Visitors to Ajam Emba can witness this mission in action. The restaurant’s menu is rooted in the cultural traditions of the women on its staff, and in the flora and fauna of Jharkhand. Cooked in earthen pots and served wrapped in leaves, menu items evoke the tastes and smells of the nearby forests from which they’re sourced: plump little shrimp and snails known as chingdi and ghunghi tien; delicate sanei phool, or jute flowers; and stewed desi chicken, local breeds sourced from rural markets, whose flesh is believed to be more flavorful than industrially farmed chickens.
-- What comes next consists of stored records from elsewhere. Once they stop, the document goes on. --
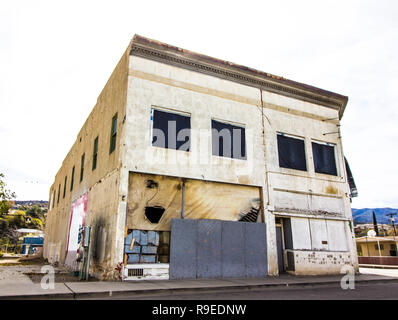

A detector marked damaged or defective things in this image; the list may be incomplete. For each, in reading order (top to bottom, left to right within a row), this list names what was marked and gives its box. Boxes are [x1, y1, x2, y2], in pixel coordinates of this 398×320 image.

broken window [152, 109, 190, 151]
broken window [211, 119, 246, 159]
broken window [278, 133, 306, 172]
broken window [312, 141, 338, 176]
broken window [123, 231, 169, 264]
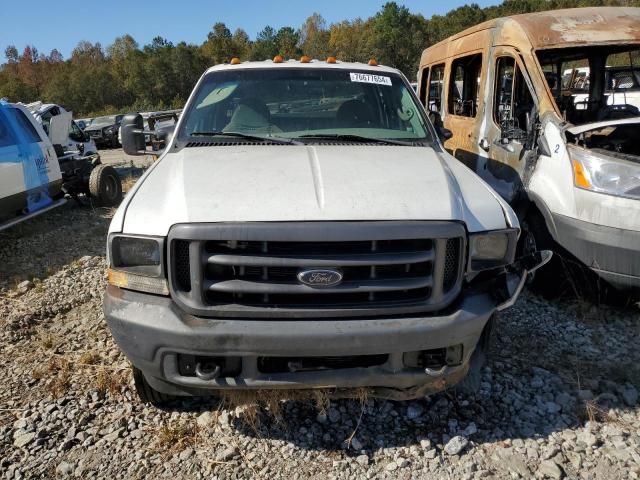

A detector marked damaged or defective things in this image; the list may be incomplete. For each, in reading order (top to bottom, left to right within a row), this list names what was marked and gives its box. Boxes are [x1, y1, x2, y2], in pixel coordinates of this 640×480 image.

wrecked vehicle part [105, 60, 544, 404]
burned van roof [422, 7, 636, 61]
rusted burned van [420, 7, 640, 290]
wrecked vehicle part [420, 7, 640, 290]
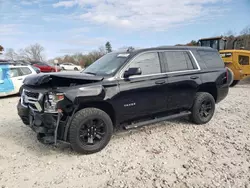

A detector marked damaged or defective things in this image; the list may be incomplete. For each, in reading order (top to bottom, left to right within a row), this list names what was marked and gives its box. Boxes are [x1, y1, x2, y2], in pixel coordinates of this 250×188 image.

broken headlight [44, 92, 65, 113]
exposed headlight housing [44, 92, 65, 113]
damaged front bumper [17, 100, 69, 145]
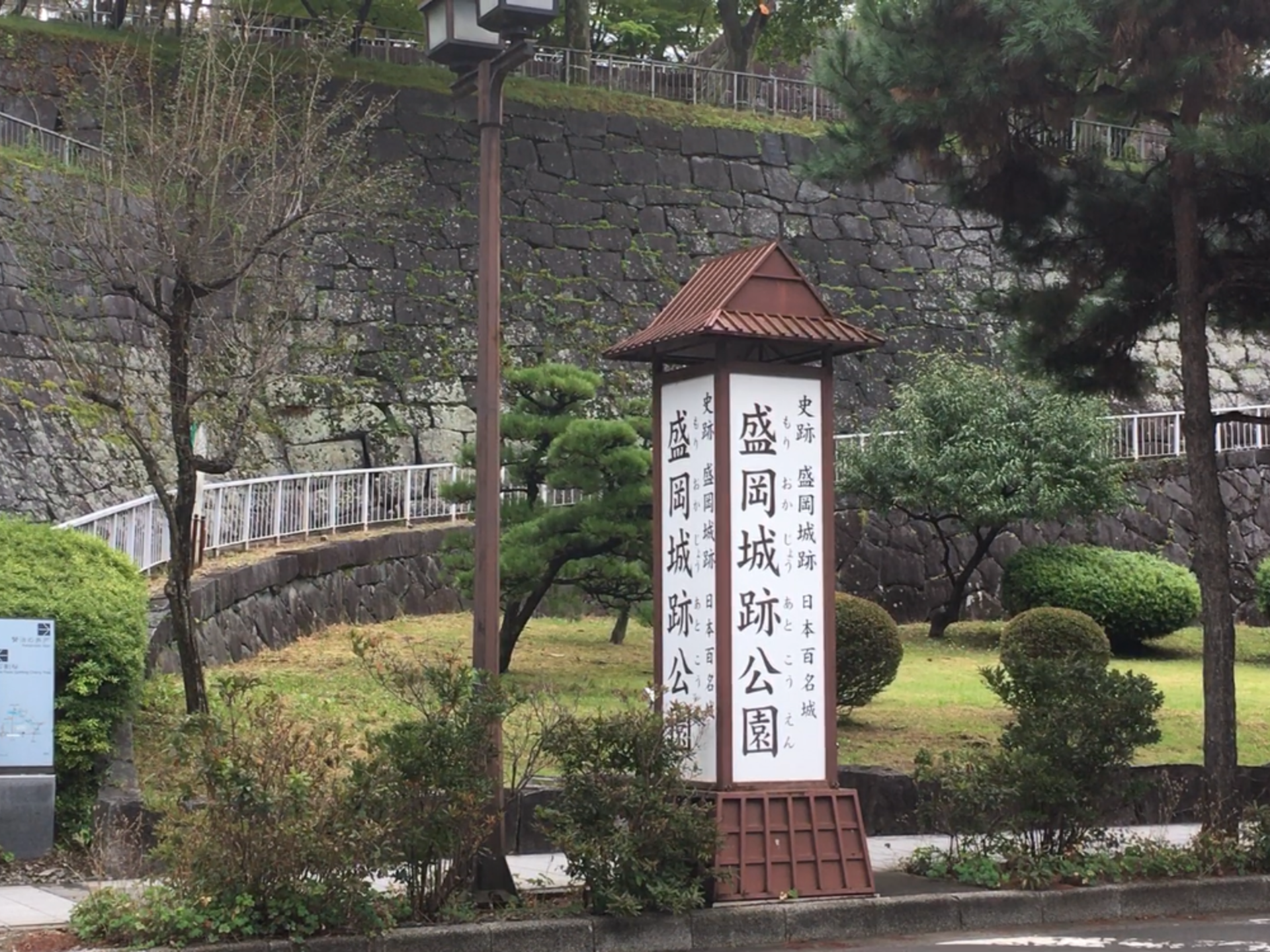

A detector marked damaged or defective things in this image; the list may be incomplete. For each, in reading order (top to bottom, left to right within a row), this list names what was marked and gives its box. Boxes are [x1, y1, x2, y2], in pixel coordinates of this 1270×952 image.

rusty brown metal panel [711, 792, 878, 904]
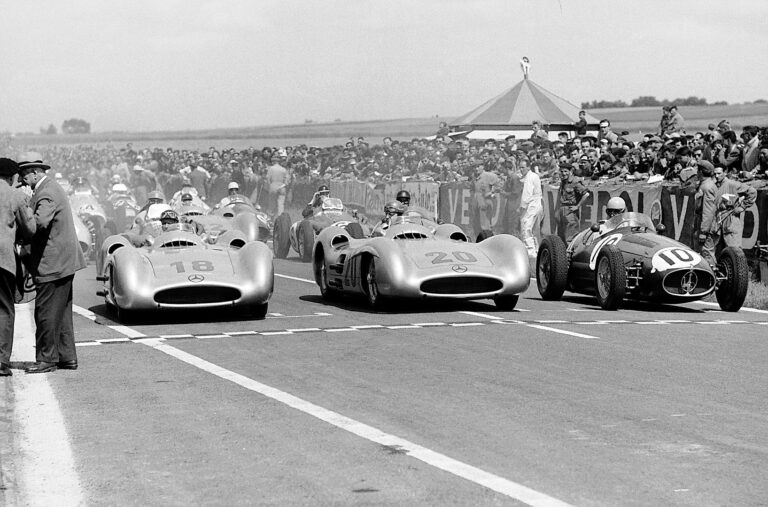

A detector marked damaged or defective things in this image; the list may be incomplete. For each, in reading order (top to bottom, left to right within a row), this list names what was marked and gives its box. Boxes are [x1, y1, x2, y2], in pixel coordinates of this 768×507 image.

exposed wheel [272, 212, 292, 258]
exposed wheel [296, 220, 316, 264]
exposed wheel [346, 221, 364, 239]
exposed wheel [249, 304, 270, 320]
exposed wheel [364, 258, 388, 310]
exposed wheel [496, 296, 520, 312]
exposed wheel [536, 235, 568, 300]
exposed wheel [592, 245, 624, 312]
exposed wheel [712, 247, 752, 314]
And of course, the menu is filled with traditional grains, from millet roti to wild rice.
Ajam Emba’s mission isn’t just about preserving the past: It’s also about using indigenous food to imagine a more sustainable future. To do that, Tirkey says, Ajam Emba has embraced innovation “without losing core properties of indigenous food.” A case in point: One of the restaurant’s most popular dishes is millet momos, a take on the white-flour Himalayan dumplings that are also a popular Indian street snack. Unlike the expensive packaged millet Tirkey saw in the department store nearly a decade ago, however, this innovation is by, and for, indigenous Indians.